**Your instructions**
The output should be every line below, retyped exactly, with no images.

**Given information**
┌──
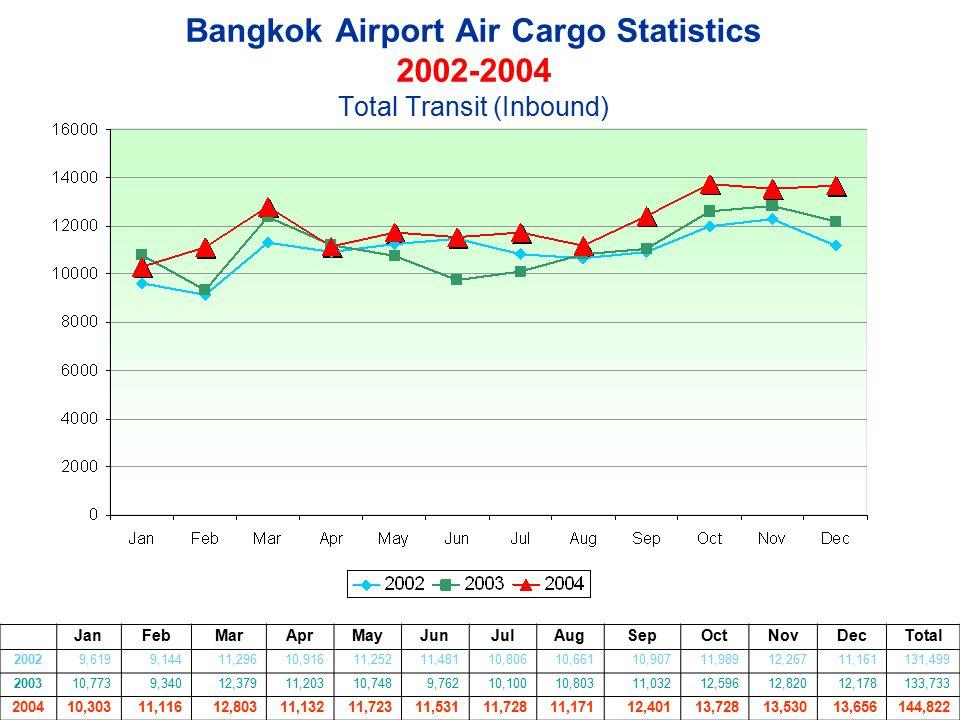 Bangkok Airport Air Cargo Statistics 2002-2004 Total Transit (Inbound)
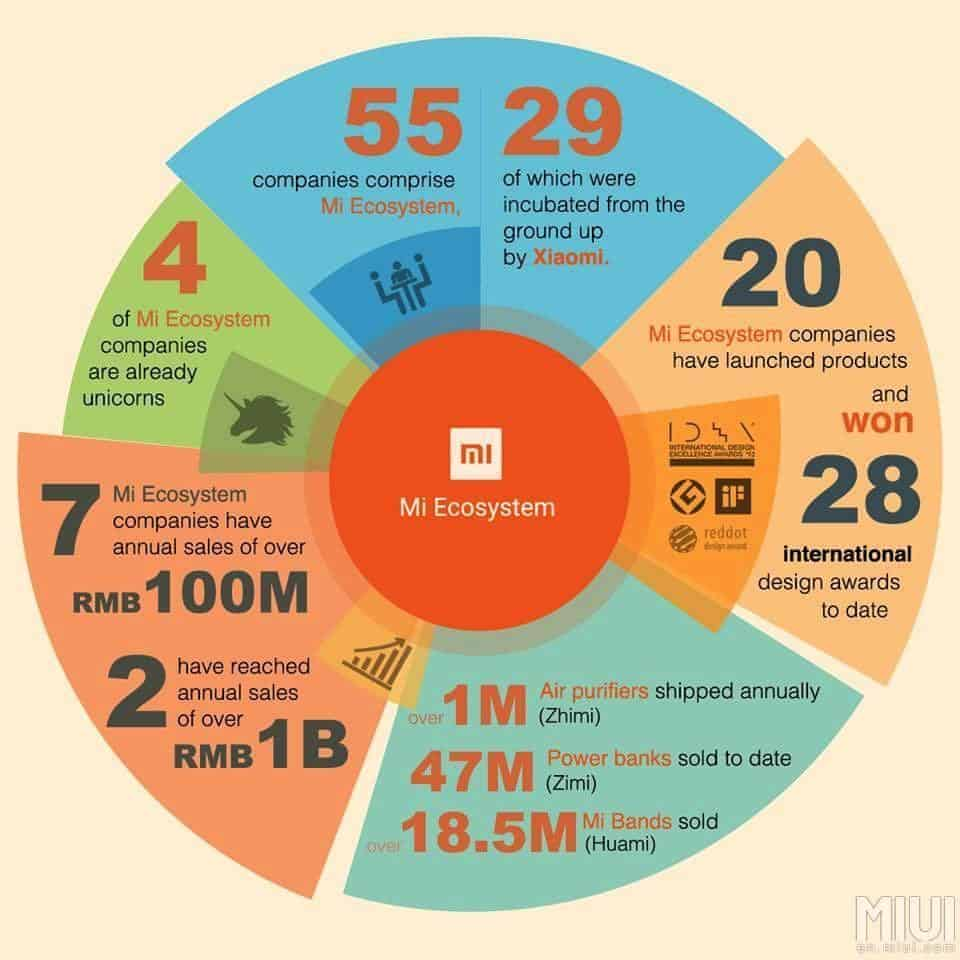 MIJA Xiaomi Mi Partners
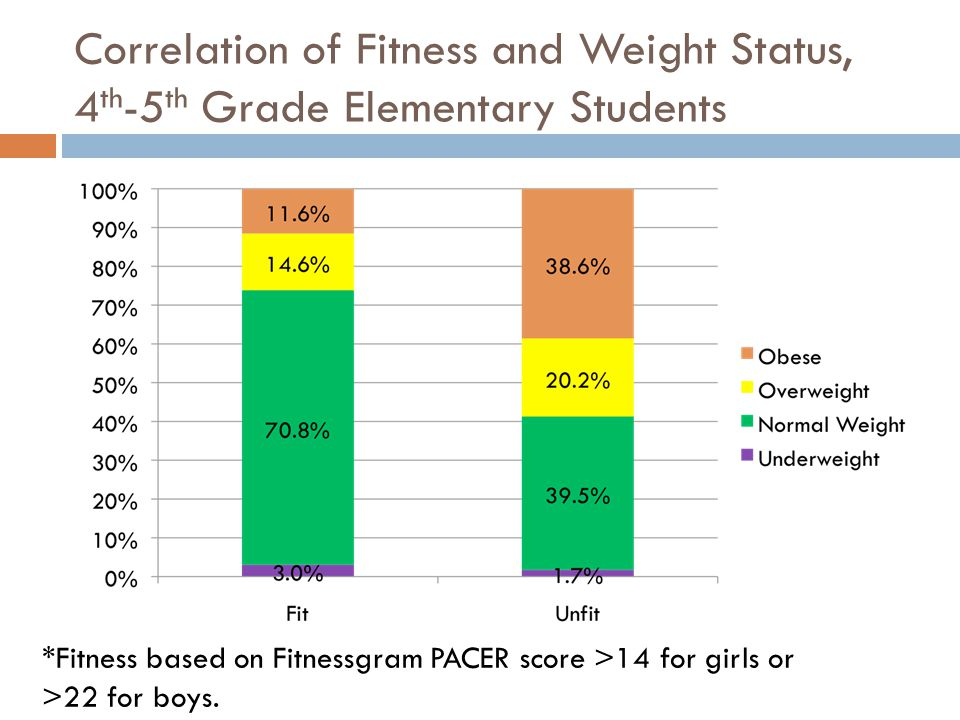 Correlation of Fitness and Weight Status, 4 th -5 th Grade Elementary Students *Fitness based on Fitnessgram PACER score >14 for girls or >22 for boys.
└──
**Result of the task**
 Bangkok Airport Air Cargo Statistics 2002-2004 Total Transit (Inbound)
 MIJA Xiaomi Mi Partners
 Correlation of Fitness and Weight Status, 4 th -5 th Grade Elementary Students *Fitness based on Fitnessgram PACER score >14 for girls or >22 for boys.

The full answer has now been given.